Le Centre local de développement (CLD) de la MRC de Memphrémagog a demandé hier au gouvernement «d'intervenir de façon urgente» pour empêcher que le lock-out décrété il y a une semaine au mont Orford n'entraîne l'annulation de la saison de ski.

«Le mont Orford constitue le principal attrait hivernal de la région et la vitalité économique de nombreuses entreprises est tributaire des activités de la station», a rappelé hier dans un communiqué le président du CLD, Marc Poulin. Le grand patron de Mont-Orford inc., André L'Espérance, a confirmé lundi la mise en lock-out de tous ses employés, et ce de manière rétroactive au 31 octobre, ce qui compromet le début de la saison de glisse. Fondamentalement, le conflit touche le quart des quelque 400 employés de la station.

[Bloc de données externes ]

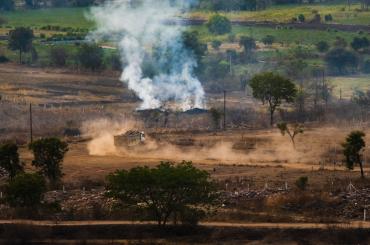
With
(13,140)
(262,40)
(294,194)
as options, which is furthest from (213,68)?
(294,194)

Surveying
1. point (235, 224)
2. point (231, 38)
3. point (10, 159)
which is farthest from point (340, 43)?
point (235, 224)

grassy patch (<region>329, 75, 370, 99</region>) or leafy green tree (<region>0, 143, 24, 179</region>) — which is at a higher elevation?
grassy patch (<region>329, 75, 370, 99</region>)

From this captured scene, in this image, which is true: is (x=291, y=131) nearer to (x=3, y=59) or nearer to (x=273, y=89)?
(x=273, y=89)

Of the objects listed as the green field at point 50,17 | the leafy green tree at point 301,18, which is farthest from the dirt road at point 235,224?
the leafy green tree at point 301,18

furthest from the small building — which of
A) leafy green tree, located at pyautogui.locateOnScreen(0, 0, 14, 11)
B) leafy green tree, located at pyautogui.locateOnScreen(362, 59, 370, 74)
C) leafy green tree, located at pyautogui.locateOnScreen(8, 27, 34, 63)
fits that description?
leafy green tree, located at pyautogui.locateOnScreen(0, 0, 14, 11)

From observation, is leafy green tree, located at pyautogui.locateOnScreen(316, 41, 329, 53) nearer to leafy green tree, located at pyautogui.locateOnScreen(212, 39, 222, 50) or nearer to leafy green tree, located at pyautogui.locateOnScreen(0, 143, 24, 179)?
leafy green tree, located at pyautogui.locateOnScreen(212, 39, 222, 50)

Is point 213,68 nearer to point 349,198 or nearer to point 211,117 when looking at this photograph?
point 211,117
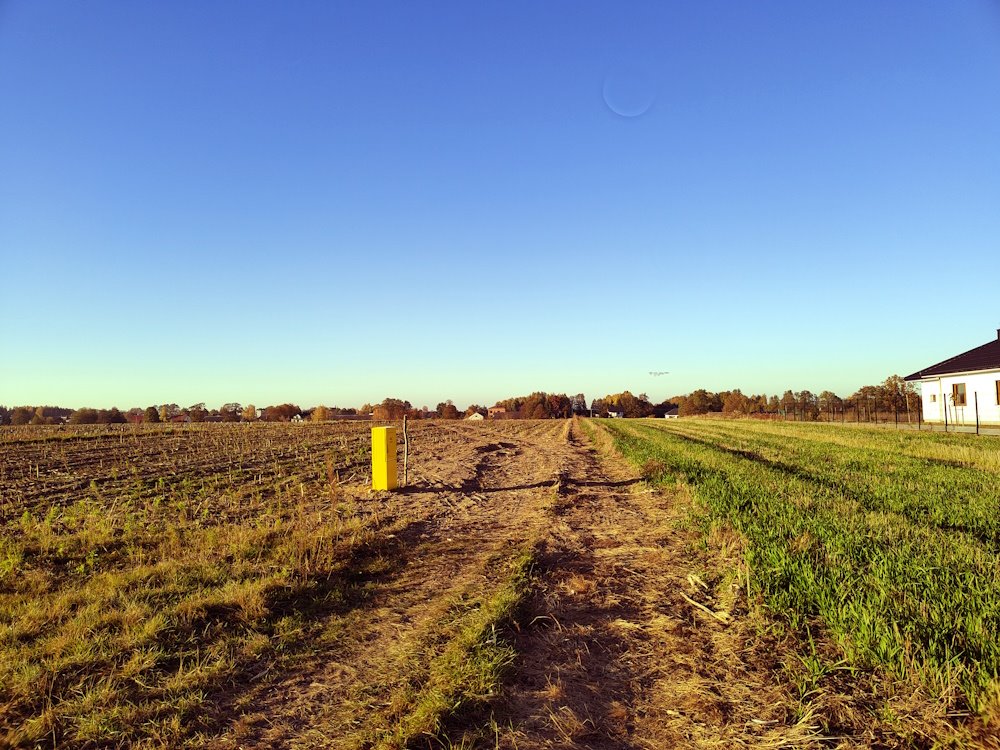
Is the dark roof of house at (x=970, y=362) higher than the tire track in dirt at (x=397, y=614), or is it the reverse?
the dark roof of house at (x=970, y=362)

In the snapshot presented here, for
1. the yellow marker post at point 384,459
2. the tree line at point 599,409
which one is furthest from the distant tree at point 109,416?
the yellow marker post at point 384,459

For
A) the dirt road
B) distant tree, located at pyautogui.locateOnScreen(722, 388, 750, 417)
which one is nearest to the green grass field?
the dirt road

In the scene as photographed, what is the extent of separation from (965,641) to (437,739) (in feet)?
11.4

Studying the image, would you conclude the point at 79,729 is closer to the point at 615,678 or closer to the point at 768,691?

M. L'Espérance a justifié son geste en disant que la partie patronale n'était «pas prête» à voir sa dernière offre globale refusée par les employés. C'est pourquoi il ne désire pas pour l'instant aller en médiation, comme il l'avait suggéré au syndicat avant le vote. Les offres salariales et celle concernant la durée de la convention — qui satisfaisaient les syndiqués du SFCP-FTQ — ont été retirées de la table depuis. Le syndicat a dû déposer une requête à la Commission des relations du travail (CRT) pour faire reconnaître les gestes de l'employeur comme un lock-out. Le ministère du Travail n'avait pas été avisé des intentions de M. L'Espérance non plus.